## Written task
Return the part of the commitment passage between "An emotionally committed" and "active PF accounts.", inclusive, copied word for word.

## Page text
⁂

What motivates people daily is one of the most difficult things to predict.
You can either be rationally committed to your work, family, friends, life etc., etc., or emotionally.
A rationally committed employee is for example exchanging his time for the organization’s compensation for it.
An emotionally committed person on the other derives a higher purpose from the association and have a passion not just for the work but also for the organization.
The Times of India recently highlighted the case of a techie who was working for 7 firms simultaneously thanks to work from home.
It was only discovered when HR manager of one of those firms while verifying his Provident Fund (PF) account discovered multiple active PF accounts.
Clearly this person was not looking for a higher purpose.
He was exchanging his wares for money.
Emotional commitment is a positive to the recipient of the commitment whether organization, family, or friends.
The Other side
Emotions create attachment and attachment creates expectations.

⁂

## Stored rows
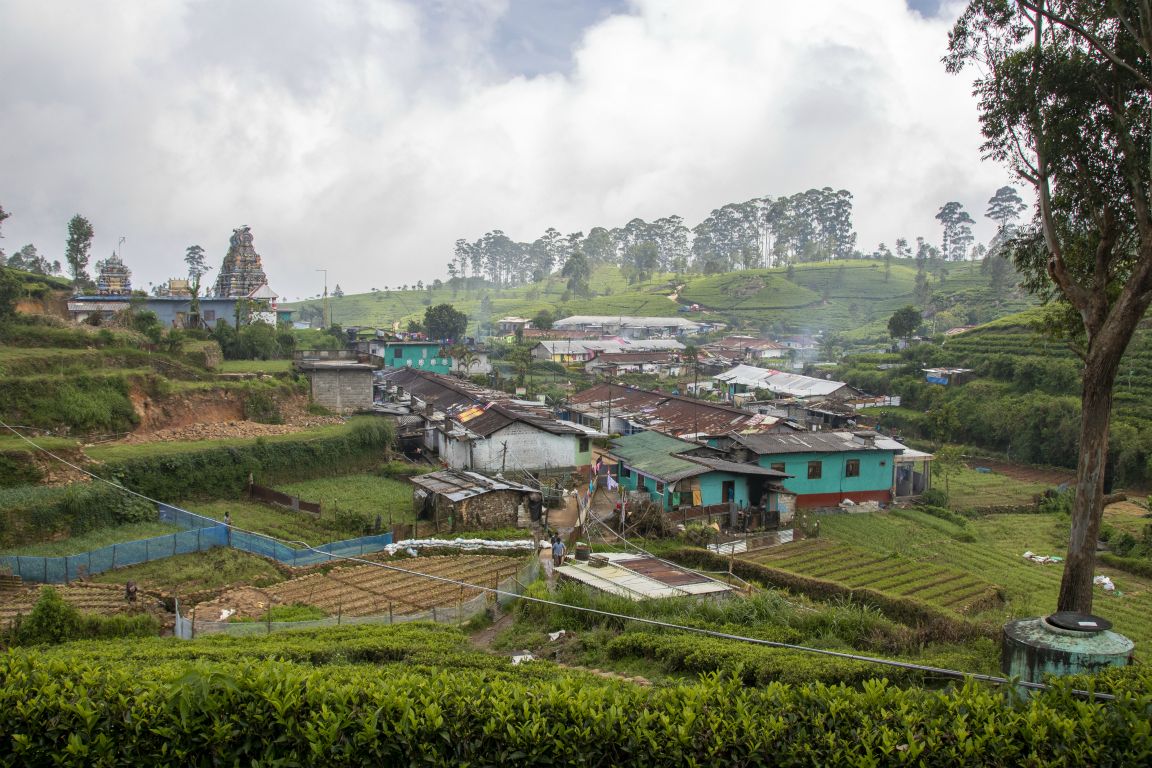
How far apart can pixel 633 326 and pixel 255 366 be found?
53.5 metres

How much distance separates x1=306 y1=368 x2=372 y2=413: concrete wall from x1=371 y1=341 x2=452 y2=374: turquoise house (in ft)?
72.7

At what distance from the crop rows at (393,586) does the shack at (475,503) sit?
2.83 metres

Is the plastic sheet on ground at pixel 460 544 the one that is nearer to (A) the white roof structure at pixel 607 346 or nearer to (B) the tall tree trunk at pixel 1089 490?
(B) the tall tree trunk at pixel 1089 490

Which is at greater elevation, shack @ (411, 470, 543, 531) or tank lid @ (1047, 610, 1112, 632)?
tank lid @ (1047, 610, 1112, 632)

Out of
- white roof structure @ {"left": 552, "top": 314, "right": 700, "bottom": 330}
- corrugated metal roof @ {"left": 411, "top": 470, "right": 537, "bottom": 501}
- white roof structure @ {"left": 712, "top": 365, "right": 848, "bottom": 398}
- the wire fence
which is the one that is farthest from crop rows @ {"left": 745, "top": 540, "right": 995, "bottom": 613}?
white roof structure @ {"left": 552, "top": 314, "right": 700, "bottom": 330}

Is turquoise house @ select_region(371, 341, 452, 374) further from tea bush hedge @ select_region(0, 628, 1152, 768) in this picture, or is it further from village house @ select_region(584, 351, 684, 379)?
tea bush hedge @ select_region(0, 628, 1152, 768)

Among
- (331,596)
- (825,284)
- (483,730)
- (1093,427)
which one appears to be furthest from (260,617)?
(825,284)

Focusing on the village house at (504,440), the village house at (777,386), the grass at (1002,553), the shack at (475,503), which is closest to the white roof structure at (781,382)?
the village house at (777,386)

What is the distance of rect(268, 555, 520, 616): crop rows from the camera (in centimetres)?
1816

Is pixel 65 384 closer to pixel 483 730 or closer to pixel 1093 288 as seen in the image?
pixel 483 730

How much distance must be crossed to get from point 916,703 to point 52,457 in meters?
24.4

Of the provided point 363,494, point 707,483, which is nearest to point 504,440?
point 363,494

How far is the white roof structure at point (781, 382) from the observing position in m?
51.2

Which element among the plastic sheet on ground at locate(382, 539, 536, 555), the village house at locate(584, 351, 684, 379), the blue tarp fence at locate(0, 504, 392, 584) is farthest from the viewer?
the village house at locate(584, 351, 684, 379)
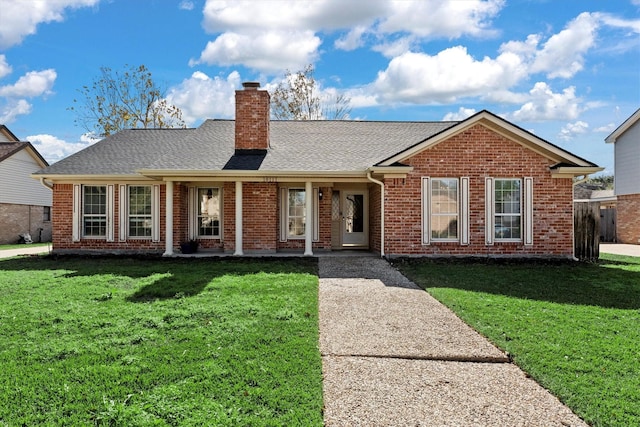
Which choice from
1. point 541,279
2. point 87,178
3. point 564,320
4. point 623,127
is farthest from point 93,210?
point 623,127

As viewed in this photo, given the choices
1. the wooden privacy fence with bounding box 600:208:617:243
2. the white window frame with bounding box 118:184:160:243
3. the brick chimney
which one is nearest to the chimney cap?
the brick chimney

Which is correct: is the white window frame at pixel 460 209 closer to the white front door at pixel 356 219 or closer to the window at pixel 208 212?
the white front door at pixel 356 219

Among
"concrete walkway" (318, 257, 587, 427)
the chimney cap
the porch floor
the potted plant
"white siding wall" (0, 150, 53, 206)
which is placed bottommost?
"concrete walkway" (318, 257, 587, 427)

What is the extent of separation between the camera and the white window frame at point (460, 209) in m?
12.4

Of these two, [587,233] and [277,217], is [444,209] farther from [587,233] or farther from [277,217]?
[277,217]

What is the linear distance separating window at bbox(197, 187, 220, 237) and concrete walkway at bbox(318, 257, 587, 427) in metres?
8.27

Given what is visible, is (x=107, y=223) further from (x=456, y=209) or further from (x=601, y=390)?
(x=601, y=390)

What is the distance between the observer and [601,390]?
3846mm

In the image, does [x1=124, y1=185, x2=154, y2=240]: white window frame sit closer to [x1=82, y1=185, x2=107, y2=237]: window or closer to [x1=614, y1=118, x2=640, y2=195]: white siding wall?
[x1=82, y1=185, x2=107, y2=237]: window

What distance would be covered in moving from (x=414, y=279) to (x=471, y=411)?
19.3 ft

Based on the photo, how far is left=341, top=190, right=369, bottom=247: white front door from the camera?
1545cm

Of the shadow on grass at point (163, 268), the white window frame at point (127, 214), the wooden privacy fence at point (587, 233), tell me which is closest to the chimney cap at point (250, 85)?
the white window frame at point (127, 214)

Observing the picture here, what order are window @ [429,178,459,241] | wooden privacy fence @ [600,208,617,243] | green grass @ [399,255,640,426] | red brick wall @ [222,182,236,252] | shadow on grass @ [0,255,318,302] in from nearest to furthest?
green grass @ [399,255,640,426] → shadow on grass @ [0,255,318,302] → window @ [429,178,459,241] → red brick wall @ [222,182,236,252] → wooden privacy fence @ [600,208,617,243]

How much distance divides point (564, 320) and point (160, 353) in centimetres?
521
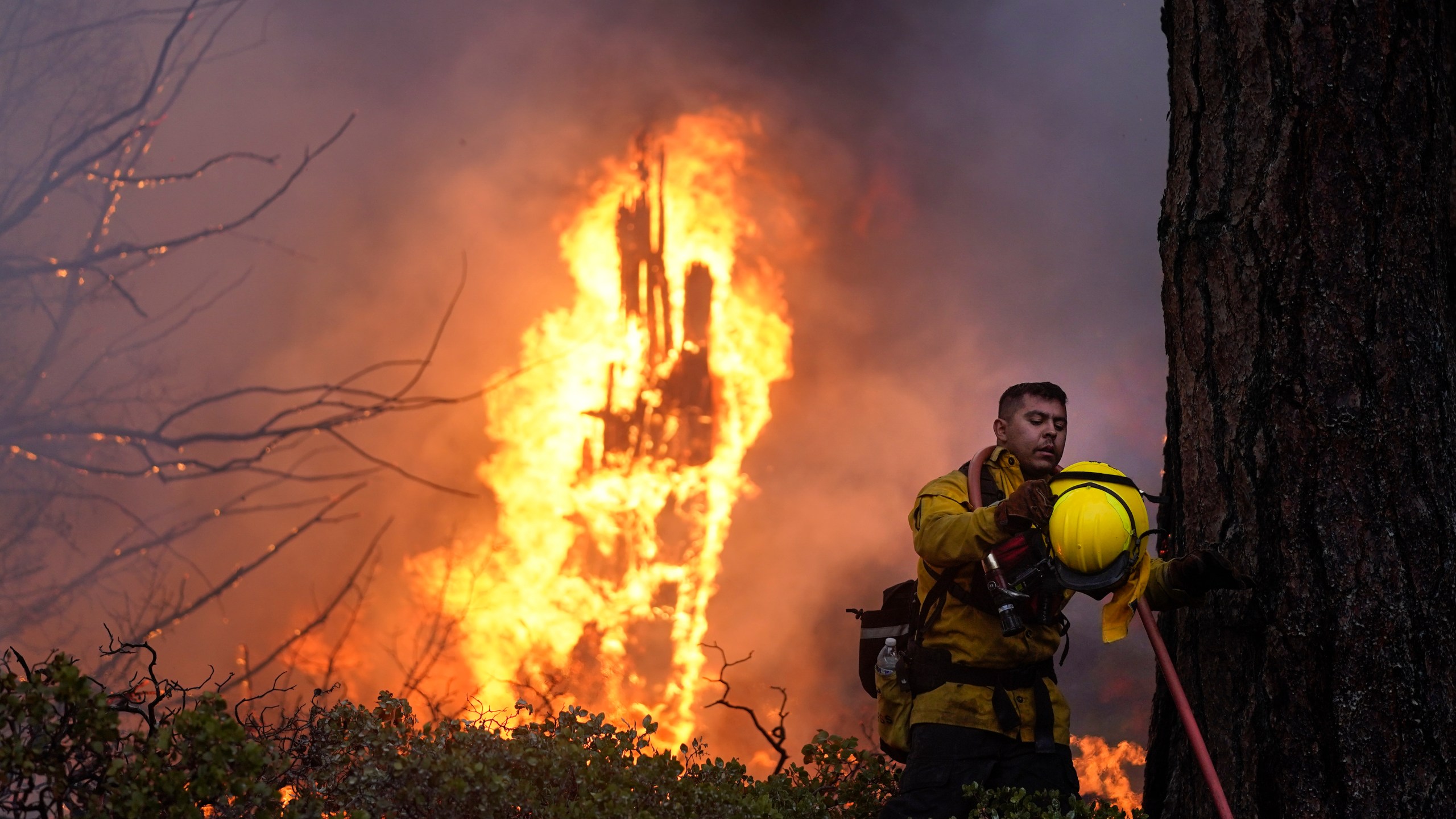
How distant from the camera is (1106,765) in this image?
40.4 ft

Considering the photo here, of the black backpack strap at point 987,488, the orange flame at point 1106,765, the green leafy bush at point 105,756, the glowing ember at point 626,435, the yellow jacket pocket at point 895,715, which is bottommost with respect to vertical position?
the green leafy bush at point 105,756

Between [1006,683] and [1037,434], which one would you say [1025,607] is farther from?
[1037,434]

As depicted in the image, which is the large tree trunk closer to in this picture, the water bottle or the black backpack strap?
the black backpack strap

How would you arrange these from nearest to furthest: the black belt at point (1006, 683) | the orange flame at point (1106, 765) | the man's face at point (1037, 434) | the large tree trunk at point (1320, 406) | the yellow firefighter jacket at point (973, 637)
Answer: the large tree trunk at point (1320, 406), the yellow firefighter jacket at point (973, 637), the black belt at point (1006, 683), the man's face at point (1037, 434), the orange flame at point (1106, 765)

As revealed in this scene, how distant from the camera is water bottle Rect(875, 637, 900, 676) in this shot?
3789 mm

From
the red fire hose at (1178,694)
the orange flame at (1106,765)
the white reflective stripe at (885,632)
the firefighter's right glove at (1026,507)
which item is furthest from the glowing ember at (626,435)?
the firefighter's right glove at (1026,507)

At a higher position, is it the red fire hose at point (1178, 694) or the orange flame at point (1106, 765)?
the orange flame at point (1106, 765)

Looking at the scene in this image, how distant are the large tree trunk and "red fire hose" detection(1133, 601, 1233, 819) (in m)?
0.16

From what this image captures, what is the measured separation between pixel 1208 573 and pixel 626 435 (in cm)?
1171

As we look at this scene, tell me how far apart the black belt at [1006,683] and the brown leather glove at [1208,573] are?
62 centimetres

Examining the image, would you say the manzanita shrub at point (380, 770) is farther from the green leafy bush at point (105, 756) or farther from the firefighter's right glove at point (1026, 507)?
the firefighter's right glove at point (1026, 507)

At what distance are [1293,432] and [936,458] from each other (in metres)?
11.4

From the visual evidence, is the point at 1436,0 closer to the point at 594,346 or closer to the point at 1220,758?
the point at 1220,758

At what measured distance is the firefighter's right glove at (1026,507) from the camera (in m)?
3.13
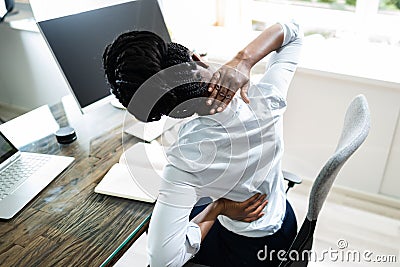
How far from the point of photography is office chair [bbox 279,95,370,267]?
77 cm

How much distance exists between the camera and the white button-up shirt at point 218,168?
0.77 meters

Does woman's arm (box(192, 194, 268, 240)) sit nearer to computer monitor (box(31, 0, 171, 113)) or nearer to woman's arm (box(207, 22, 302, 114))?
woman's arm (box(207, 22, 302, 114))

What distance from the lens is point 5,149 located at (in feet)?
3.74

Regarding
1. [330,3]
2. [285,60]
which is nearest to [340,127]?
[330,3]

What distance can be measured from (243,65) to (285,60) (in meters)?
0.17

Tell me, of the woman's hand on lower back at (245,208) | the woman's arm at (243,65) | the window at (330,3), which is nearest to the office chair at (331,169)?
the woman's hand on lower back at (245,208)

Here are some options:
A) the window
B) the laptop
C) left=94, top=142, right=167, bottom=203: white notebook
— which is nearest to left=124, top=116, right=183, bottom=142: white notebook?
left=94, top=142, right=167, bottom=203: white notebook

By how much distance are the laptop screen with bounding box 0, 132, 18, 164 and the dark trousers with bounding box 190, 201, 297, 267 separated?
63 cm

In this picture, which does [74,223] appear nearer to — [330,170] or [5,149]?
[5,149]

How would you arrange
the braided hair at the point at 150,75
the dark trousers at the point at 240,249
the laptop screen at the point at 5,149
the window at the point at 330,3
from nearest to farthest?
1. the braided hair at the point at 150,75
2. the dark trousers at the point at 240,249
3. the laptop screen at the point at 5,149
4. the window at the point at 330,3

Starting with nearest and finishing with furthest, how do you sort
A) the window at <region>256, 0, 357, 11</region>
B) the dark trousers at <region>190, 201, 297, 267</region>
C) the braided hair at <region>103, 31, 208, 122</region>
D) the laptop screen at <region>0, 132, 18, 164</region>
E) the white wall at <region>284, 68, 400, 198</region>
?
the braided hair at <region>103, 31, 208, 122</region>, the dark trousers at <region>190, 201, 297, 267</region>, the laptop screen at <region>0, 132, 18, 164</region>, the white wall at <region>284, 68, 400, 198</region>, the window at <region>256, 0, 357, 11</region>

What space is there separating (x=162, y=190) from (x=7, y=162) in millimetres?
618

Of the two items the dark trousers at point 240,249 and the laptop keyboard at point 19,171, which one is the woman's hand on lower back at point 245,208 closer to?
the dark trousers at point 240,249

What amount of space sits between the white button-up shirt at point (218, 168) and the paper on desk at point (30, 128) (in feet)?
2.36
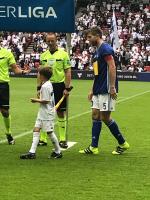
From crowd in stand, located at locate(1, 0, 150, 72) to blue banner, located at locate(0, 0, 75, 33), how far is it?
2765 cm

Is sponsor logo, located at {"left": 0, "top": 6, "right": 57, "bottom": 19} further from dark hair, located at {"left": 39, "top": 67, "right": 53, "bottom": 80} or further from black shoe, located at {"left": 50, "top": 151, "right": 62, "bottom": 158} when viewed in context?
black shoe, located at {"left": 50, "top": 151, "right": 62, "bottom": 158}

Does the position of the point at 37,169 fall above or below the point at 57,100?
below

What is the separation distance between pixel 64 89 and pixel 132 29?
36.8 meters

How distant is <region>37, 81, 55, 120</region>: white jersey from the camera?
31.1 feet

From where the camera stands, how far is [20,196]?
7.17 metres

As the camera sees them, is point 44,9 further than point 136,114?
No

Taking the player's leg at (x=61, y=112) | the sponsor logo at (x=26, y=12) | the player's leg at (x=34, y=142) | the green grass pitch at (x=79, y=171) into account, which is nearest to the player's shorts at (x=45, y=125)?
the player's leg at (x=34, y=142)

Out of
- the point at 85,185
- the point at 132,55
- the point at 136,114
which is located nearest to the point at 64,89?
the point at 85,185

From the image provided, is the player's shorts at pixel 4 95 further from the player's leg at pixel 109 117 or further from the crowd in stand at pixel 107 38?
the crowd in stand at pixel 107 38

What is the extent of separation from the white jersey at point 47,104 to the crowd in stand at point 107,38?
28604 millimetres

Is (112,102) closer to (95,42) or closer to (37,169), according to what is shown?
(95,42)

⁂

## Solution to this exercise
An emotionally committed person on the other derives a higher purpose from the association and have a passion not just for the work but also for the organization.
The Times of India recently highlighted the case of a techie who was working for 7 firms simultaneously thanks to work from home.
It was only discovered when HR manager of one of those firms while verifying his Provident Fund (PF) account discovered multiple active PF accounts.